参考An introduction to signal processing for speech,From Dan Ellis @ Columbia University,Chapter 22 in Handbook of Phonetic Science ,极好的入门引导,摘录+补充。

This chapter aims to give a transparent and intuitive introduction to the basic ideas of the Fourier domain and filtering, and connects them to some of the common representations used in speech science, including the spectrogram and cepstral coefficients.



Very roughly, linearity is the idea that scaling the input to a system will result in scaling the output by the same amount.


Now we can learn one more very important property of sinusoids: they are the eigenfunctions of linear systems. What this means is that if a linear system is fed a sinusoid (with or without an exponential envelope), the output will also be a sinusoid, with the same frequency and the same rate of exponential decay, merely scaled in amplitude and possibly shifted in phase.


比如f(xy)=f(x)+f(y)没有给出具体的函数表达形式,只是给出了相应的函数性质,是一个抽象函数。而满足该性质的一个具体函数被称为特征函数,比如 f(x)=ln(x) 就是它的一个特征函数,观察函数性质可知该特征函数集合是对数函数。

正弦输入正弦输出+叠加性,is the key to the value of Fourier transform.


The core of Fourier analysis is a simple but somewhat surprising fact: Any periodically-repeating waveform can be expressed as a sum of sinusoids, each scaled and shifted in time by appropriate constants. Moreover, the only sinusoids required are those whose frequency is an integer multiple of the fundamental frequency of the periodic sequence.

那么,该如何去求a sum of sinusoids呢?这也就是如何求傅里叶级数。(原文这段大致解释了做内积的原理,推荐看这个遗迹系列 -【学渣告诉你】到底神马是傅里叶级数!,白话易懂,关键点在于“将一个函数用一堆基函数表示”和“将一个向量用一堆基向量表示”这两件事情是类似的)

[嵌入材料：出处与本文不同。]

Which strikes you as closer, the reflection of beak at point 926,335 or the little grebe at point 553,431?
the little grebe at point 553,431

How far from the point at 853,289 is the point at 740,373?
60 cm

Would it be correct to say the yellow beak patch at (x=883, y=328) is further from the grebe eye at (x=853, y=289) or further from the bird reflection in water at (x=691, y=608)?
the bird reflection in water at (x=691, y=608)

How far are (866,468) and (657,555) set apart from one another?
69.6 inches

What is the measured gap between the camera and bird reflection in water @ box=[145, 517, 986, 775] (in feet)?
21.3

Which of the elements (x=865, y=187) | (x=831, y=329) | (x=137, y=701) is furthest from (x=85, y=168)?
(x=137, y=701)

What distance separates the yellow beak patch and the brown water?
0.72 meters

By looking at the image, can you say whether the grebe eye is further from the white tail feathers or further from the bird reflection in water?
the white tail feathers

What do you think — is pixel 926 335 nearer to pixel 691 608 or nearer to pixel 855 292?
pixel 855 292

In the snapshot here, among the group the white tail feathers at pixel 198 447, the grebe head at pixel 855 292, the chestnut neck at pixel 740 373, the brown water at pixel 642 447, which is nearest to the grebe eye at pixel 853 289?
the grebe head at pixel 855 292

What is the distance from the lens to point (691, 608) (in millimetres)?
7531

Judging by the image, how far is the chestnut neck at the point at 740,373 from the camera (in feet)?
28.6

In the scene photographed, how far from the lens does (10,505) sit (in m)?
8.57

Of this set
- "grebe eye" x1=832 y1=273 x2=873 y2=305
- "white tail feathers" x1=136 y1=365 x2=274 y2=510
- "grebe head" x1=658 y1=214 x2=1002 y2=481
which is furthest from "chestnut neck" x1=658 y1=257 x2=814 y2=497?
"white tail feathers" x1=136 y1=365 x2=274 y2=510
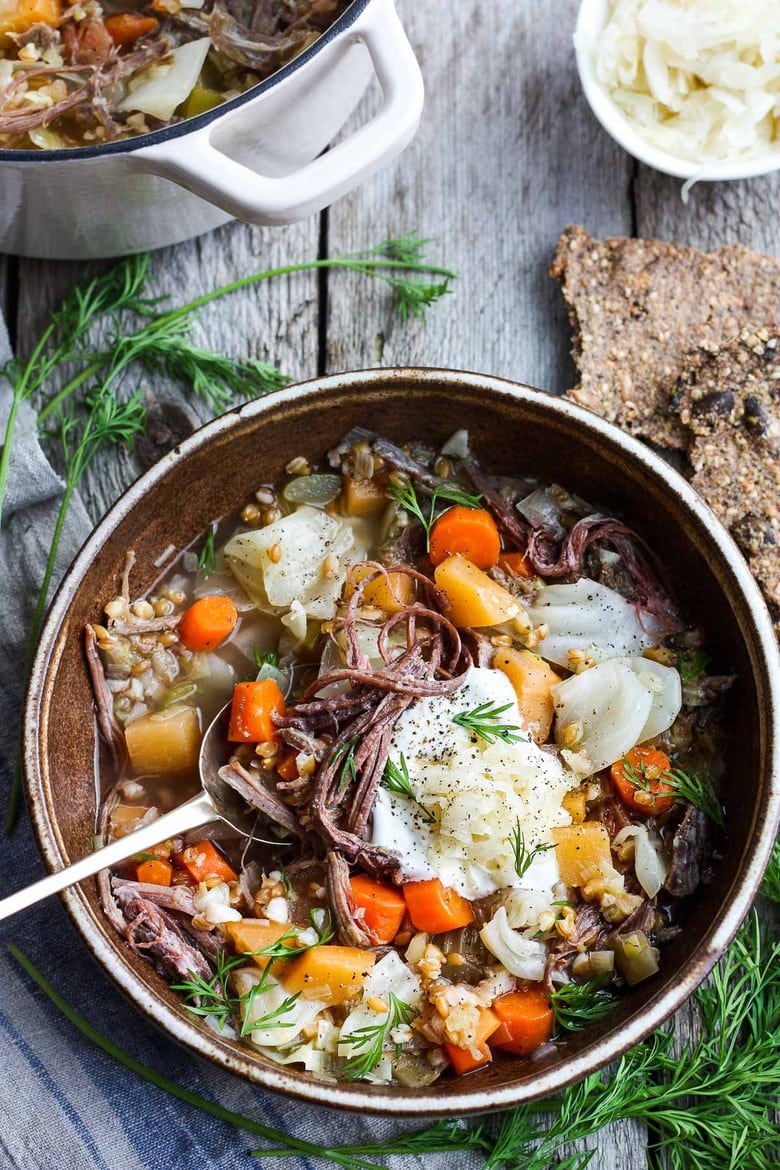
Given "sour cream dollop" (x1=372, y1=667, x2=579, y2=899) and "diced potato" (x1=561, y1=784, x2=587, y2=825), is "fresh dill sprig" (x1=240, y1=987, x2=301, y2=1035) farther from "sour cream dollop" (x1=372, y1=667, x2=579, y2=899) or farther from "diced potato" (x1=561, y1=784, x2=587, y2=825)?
"diced potato" (x1=561, y1=784, x2=587, y2=825)

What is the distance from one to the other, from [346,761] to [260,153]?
5.63 ft

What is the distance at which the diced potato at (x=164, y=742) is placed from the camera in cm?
314

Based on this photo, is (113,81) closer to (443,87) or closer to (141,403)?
(141,403)

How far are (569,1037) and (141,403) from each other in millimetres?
2346

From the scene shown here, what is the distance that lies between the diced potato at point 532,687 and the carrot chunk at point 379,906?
1.91 ft

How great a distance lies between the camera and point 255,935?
295 cm

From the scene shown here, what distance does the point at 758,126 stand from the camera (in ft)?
11.7

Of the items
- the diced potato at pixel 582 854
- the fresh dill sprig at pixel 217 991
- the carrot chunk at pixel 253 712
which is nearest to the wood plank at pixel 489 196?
the carrot chunk at pixel 253 712

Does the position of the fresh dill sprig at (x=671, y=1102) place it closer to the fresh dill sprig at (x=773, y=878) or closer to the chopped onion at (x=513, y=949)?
the fresh dill sprig at (x=773, y=878)

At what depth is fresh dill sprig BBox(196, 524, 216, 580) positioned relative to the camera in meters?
3.36

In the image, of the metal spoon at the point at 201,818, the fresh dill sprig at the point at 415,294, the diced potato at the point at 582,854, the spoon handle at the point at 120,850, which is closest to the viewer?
the spoon handle at the point at 120,850

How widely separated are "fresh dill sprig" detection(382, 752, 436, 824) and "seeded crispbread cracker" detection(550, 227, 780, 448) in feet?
4.45

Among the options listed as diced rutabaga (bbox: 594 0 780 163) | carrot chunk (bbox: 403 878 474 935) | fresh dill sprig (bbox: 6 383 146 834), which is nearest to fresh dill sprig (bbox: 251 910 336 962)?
carrot chunk (bbox: 403 878 474 935)

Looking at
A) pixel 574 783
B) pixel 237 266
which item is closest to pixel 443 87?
pixel 237 266
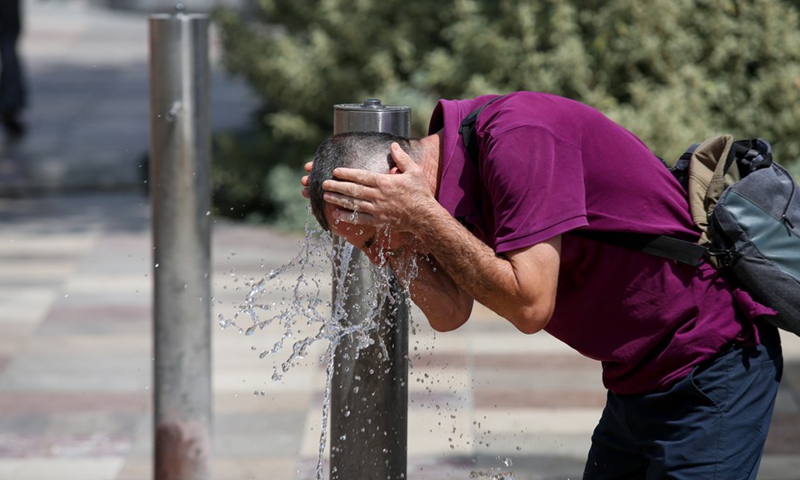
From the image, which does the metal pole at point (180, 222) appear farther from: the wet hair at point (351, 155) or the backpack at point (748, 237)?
the backpack at point (748, 237)

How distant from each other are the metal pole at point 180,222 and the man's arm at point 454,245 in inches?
63.7

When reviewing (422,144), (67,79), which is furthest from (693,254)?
(67,79)

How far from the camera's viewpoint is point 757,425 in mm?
2727

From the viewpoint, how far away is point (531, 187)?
2406mm

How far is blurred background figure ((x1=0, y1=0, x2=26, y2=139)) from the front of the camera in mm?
11914

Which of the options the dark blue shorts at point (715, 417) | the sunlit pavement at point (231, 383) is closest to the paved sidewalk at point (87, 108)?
the sunlit pavement at point (231, 383)

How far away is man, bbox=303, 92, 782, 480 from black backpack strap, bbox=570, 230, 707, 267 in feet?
0.05

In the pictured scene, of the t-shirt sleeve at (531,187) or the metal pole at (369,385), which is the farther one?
the metal pole at (369,385)

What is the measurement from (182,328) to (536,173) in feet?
6.48

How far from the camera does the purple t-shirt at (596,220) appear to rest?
243 centimetres

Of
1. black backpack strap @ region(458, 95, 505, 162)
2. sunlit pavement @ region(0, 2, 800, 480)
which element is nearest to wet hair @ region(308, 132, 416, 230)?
black backpack strap @ region(458, 95, 505, 162)

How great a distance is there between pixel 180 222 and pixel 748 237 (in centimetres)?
204

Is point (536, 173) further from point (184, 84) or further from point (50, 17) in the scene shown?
point (50, 17)

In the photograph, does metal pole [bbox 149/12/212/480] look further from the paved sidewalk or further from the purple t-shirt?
the paved sidewalk
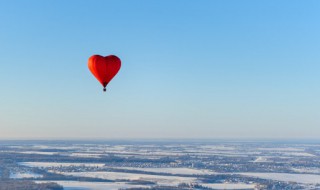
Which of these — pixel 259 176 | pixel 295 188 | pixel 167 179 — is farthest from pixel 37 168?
pixel 295 188

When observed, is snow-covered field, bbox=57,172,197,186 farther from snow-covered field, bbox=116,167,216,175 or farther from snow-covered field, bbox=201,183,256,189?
snow-covered field, bbox=116,167,216,175

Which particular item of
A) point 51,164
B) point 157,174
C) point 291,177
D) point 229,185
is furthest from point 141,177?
point 51,164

It turns out that finding the Fourier series coefficients – the optimal scale constants and phase shifts for each harmonic – is very straightforward: All you have to do is multiply the waveform, point-for-point, with a candidate harmonic, and sum up (i.e. integrate) over a complete cycle; this is known as taking the inner product between the waveform and the harmonic, and gives the required scale constant for that harmonic. This works because the harmonics are orthogonal, meaning that the inner product between different harmonics is exactly zero, so if we assume that the original waveform is a sum of scaled harmonics, only the term involving the candidate harmonic appears in the result of the inner product. Finding the phase requires taking the inner product twice, once with a cosine-phase harmonic and once with the sine-phase harmonic, giving two scaled harmonics that can sum together to give a sinusoid of the corresponding frequency at any amplitude and any phase.


Consider, however, stretching the period of repetition to be longer and longer. Fourier analysis states that within this very long period we can have any arbitrary and unique waveform, and we will still be able to represent it as accurately as we wish. All that happens is that the ‘harmonics’ of our very long period become more and more closely spaced in frequency.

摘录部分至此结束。